Simple, cheap sorbent opens door for lithium recovery

diagram of Environmental impact assessment of Li2SO4 production via CMI aluminum hydroxide sorbent cycle vs standard Li2CO3 production by evaporation and precipitation. Feed for both methods is a leachate obtained from domestic mine tailings.
Environmental impact assessment of Li2SO4 production via CMI aluminum hydroxide sorbent cycle vs standard Li2CO3 production by evaporation and precipitation. Feed for both methods is a leachate obtained from domestic mine tailings.

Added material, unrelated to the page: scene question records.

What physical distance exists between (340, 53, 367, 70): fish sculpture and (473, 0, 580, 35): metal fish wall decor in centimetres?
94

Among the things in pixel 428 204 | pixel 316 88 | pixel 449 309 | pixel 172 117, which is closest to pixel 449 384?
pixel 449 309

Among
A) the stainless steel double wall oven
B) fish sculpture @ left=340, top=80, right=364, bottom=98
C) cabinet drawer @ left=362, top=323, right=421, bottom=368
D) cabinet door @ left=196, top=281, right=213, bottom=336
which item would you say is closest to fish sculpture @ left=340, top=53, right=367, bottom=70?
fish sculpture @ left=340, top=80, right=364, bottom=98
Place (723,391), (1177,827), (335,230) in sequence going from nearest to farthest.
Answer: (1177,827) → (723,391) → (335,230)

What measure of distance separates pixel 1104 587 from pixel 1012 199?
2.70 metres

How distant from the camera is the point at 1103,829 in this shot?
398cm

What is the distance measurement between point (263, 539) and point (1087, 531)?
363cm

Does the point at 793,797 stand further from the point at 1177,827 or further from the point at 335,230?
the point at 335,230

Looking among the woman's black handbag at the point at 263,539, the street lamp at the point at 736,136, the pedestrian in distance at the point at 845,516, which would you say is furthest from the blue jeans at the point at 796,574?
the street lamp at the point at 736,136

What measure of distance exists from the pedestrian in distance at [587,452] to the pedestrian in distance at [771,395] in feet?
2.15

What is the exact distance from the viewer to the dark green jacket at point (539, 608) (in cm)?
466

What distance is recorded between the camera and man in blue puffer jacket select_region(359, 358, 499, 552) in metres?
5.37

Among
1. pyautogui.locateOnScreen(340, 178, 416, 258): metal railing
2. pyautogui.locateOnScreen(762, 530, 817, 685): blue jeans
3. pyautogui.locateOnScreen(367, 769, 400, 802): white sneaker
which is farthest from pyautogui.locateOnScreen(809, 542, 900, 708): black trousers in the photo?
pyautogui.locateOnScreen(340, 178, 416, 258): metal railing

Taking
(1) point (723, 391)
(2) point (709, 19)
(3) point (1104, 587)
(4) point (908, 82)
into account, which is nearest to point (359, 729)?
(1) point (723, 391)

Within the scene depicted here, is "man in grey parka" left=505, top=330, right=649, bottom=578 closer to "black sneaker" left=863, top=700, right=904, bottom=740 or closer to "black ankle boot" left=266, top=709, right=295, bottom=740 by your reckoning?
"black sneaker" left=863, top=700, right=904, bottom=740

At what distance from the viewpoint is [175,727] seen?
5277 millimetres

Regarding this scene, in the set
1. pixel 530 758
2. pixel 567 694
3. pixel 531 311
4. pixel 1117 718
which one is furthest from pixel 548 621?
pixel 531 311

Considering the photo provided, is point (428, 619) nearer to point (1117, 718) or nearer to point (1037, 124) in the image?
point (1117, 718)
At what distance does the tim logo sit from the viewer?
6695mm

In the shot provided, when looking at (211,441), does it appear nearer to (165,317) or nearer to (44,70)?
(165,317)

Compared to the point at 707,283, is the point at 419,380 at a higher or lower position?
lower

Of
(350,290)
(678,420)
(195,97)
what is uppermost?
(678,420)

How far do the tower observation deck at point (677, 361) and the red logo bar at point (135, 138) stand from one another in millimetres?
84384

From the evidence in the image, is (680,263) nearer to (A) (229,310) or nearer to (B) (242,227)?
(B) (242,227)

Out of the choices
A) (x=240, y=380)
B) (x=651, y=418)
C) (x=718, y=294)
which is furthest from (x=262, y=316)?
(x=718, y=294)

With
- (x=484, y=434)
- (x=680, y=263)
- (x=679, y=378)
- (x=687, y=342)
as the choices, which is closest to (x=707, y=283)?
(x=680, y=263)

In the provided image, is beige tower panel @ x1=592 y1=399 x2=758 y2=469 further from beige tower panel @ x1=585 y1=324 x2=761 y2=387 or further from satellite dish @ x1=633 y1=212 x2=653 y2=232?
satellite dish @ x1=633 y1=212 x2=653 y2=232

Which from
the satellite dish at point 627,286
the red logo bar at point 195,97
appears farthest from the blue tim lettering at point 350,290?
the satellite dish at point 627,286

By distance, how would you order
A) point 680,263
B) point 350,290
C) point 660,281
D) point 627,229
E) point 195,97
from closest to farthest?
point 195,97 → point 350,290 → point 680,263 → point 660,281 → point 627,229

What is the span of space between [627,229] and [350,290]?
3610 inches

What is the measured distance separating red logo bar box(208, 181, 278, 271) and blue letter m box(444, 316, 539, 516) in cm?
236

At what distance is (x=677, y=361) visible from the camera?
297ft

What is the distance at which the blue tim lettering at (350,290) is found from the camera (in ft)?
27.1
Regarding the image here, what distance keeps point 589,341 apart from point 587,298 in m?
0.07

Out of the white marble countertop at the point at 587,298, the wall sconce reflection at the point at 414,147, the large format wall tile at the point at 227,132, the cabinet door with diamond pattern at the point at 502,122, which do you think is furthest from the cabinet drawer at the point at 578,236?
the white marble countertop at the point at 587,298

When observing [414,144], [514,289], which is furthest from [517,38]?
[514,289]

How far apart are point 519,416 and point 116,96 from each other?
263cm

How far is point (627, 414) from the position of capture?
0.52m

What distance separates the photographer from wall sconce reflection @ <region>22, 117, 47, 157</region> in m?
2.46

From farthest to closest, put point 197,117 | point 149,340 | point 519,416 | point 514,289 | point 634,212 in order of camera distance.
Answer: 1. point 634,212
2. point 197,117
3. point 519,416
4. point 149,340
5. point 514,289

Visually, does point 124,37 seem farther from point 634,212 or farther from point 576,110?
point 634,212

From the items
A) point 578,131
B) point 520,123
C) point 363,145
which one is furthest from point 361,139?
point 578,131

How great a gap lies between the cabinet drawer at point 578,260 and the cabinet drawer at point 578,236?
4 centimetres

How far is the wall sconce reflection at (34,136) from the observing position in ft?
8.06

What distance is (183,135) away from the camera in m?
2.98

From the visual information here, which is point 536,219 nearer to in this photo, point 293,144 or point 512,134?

CMI researchers from Oak Ridge National Laboratory and Arizona State University conducted the research for this highlight.

Achievement
High lithium sorption capacity of 5.5 meq/g in >86% extraction from a sulfate leachate of domestic mine tailings achieved with amorphous aluminum hydroxide.

Significance and impact

  • Avoids new mining and pre-evaporation of leachate.
  • Sorbent loads Li fast and selectively, releases Li in water, and is reusable, follows circular-economy model. 
  • Life-cycle analysis predicts significant environmental advantage of this system compared to that of conventional evaporation-precipitation process.
  • High-temperature solution calorimetry demonstrates the enthalpy stability order as gibbsite > bayerite > amorphous Al(OH)3, revealing advantage of the latter. 

Hub Targets Addressed
Unlocking unconventional resources. Highly selective separation from complex sources.